## PROBLEM A:
In the 1925 court opinion, which judge presided over the District Court case at Harrisonburg?
## PROBLEM B:
Please say whether each statement agrees with the 1925 court opinion, answering yes or no and quoting the deciding words: (i) the action tried in the District Court was based on five separate contracts; (ii) the sugar sales took place in 1921; (iii) the assignment of error was supported by cited authority.
## PROBLEM C:
List every attorney the 1925 court opinion names as appearing for either party.

## DOCUMENT SEGMENT:
■ ■ ■ ■ ■

Circuit Court of Appeals, Fourth Circuit
Apr 17, 1925
6 F.2d 214 (4th Cir. 1925)

Opinion

No. 2306.

April 17, 1925.

In Error to the District Court of the United States for the Western District of Virginia, at Harrisonburg; Henry Clay McDowell, Judge.

Action at law by the Franklin Sugar Refining Company against the Luray Supply Company, Inc. Judgment for plaintiff, and defendant brings error. Affirmed.

See, also, 6 F.2d 218.

John T. Harris and D.O. Dechert, both of Harrisonburg, Va. (W.V. Ford, of Luray, Va., on the brief), for plaintiff in error.

Thomas B. Gay, of Richmond, Va. (Irvin G. Craig, of Richmond, Va., on the brief), for defendant in error.

Before WOODS, WADDILL, and ROSE, Circuit Judges.


This case grows out of sales of sugar in May and June, 1920. The defendant in error, the Franklin Sugar Refining Company, in the court below, sued the Luray Supply Co., Inc., the plaintiff in error at this bar. For brevity they will be referred to as the buyer and seller, respectively.

The action, as brought and tried in the District Court, was upon five separate contracts of different dates, in May and June of 1920, for the sale and purchase of various lots of sugars. Upon two of these agreements the court instructed a verdict for the seller. The other three it left to the judgment of the jury. Upon two of these the latter found for the seller, and upon the remaining one for the buyer, which moved for a new trial. The court was of opinion that the verdict upon two of these contracts, one in favor of the buyer, and the other in favor of the seller, could not stand as in its view of the evidence, they were mutually inconsistent. The buyer urged that under such circumstances it was entitled to a new trial upon all five, but the court held that so drastic an order was unnecessary and would involve a waste of time and money in retrying issues which had been fairly presented and passed upon. To this conclusion of the court error was assigned. No authority in support of that assignment has been cited. We have thought it unnecessary to inquire whether any can be found. The new trial ordered as to the two contracts has been had. It resulted in a verdict and judgment for the buyer, which we have affirmed for reasons stated in an opinion filed simultaneously with this. 6 F.2d 218. The eminently sensible course taken by the District Court has hurt nobody.

■ ■ ■ ■ ■

## STORED DATA:

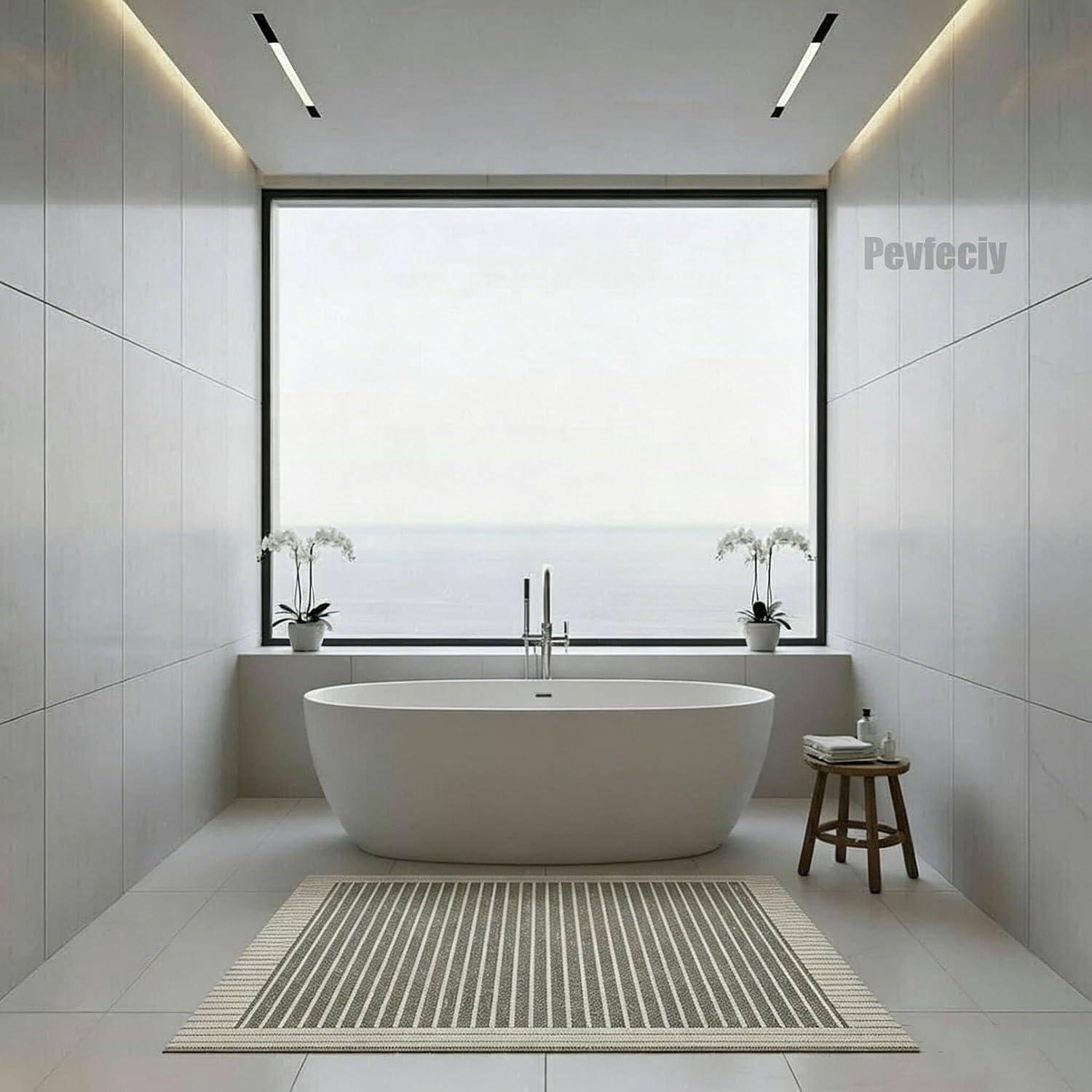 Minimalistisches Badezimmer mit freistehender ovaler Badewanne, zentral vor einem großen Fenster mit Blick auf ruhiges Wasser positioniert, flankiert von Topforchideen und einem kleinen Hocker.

■ ■ ■ ■ ■

## REPLY A:
Henry Clay McDowell

## REPLY B:
(i) Yes: "was upon five separate contracts"
(ii) No: "sales of sugar in May and June, 1920"
(iii) No: "No authority in support of that assignment has been cited."

## REPLY C:
John T. Harris, D.O. Dechert, W.V. Ford, Thomas B. Gay, Irvin G. Craig